Texto selecionado:
==============================

Toda essa transição geopolítica no capitalismo mundial foi acompanhada pelo aparecimento e pela consolidação de novos sujeitos sociais em âmbito nacional, como no caso das classes trabalhadoras e burguesas. A estruturação de inovadoras instituições de representação dos interesses desses novos sujeitos pelas mãos de sindicatos e associações patronais e laborais e partidos políticos consagrou o regime democrático formal como arena da resolução de conflitos capaz de oferecer possibilidades menos desiguais de produção e repartição da riqueza. A combinação explícita ou implícita dos entendimentos entre classes trabalhadoras e burguesas permitiu superar entraves impostos pelas condições de reprodução capitalista envelhecida pelo velho agrarismo.

==============================

Tarefas propostas:
a) Redimensione o trecho das linhas abaixo que vai do início delas até a linha que contém "left=522, top=443, right=627, bottom=456", inclusive. Reescreva esse trecho por inteiro, sem omitir nada, multiplicando cada coordenada por 1,1 e arredondando para números inteiros, com as metades arredondadas para cima.
b) Dê continuidade ao texto sobre a transição geopolítica no capitalismo mundial a partir da última frase apresentada.

==============================

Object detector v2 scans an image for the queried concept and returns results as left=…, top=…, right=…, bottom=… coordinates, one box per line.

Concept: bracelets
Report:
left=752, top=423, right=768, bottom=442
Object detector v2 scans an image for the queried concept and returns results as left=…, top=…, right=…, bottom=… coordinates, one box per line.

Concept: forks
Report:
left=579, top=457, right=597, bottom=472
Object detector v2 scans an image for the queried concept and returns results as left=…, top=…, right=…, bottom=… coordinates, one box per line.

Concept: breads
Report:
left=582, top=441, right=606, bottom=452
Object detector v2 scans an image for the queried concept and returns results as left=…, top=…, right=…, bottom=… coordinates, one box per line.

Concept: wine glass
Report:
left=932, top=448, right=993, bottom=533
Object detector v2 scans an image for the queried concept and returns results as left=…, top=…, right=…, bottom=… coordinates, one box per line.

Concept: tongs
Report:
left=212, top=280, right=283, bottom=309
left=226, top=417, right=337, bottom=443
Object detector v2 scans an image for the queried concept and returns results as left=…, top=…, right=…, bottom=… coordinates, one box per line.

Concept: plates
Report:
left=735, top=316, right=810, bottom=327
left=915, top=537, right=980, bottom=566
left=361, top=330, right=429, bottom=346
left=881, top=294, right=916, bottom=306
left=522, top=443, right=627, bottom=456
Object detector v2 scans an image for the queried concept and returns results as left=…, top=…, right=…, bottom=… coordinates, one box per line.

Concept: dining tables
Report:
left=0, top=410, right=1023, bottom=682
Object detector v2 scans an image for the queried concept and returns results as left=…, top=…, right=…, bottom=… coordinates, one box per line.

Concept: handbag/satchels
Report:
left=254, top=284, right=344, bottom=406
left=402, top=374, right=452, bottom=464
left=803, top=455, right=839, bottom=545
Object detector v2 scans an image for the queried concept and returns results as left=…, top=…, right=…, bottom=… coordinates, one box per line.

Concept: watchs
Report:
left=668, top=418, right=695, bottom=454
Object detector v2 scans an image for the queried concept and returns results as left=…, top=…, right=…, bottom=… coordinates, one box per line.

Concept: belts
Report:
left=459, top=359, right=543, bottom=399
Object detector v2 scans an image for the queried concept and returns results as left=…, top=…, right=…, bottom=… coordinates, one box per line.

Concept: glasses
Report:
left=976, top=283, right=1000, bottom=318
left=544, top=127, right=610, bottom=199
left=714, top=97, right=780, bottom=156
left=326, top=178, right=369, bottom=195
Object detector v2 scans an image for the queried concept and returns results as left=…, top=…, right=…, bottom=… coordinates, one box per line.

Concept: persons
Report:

==============================

As respostas:
a)
Object detector v2 scans an image for the queried concept and returns results as left=…, top=…, right=…, bottom=… coordinates, one box per line.

Concept: bracelets
Report:
left=827, top=465, right=845, bottom=486
Object detector v2 scans an image for the queried concept and returns results as left=…, top=…, right=…, bottom=… coordinates, one box per line.

Concept: forks
Report:
left=637, top=503, right=657, bottom=519
Object detector v2 scans an image for the queried concept and returns results as left=…, top=…, right=…, bottom=… coordinates, one box per line.

Concept: breads
Report:
left=640, top=485, right=667, bottom=497
Object detector v2 scans an image for the queried concept and returns results as left=…, top=…, right=…, bottom=… coordinates, one box per line.

Concept: wine glass
Report:
left=1025, top=493, right=1092, bottom=586
Object detector v2 scans an image for the queried concept and returns results as left=…, top=…, right=…, bottom=… coordinates, one box per line.

Concept: tongs
Report:
left=233, top=308, right=311, bottom=340
left=249, top=459, right=371, bottom=487
Object detector v2 scans an image for the queried concept and returns results as left=…, top=…, right=…, bottom=… coordinates, one box per line.

Concept: plates
Report:
left=809, top=348, right=891, bottom=360
left=1007, top=591, right=1078, bottom=623
left=397, top=363, right=472, bottom=381
left=969, top=323, right=1008, bottom=337
left=574, top=487, right=690, bottom=502

b)
Mas isso, todavia, somente se tornou mais evidente a partir da resolução dos obstáculos revelados pela grande crise de 1929. De um lado, o abandono das ultrapassadas formas de funcionamento do Estado mínimo liberal, que permitiu a constituição de um novo Estado ampliado em suas funções e fortalecido pela regulação da competição capitalista. Com isso, o excedente econômico crescentemente multiplicado passou, em parte, a retornar a seus geradores originais, os trabalhadores. Estes, por sua vez, conquistaram, entre vários aspectos, a liberação do tempo de trabalho ao qual se encontravam prisioneiros. Assim, ganhou importância a libertação do trabalho heterônomo pela educação, nas faixas etárias mais precoces (crianças, adolescentes e jovens), e pelos esquemas de aposentadoria e pensão, nos estratos adoentados e envelhecidos; bem como a redução da jornada de trabalho (férias, feriados e tempo de 48 horas semanais).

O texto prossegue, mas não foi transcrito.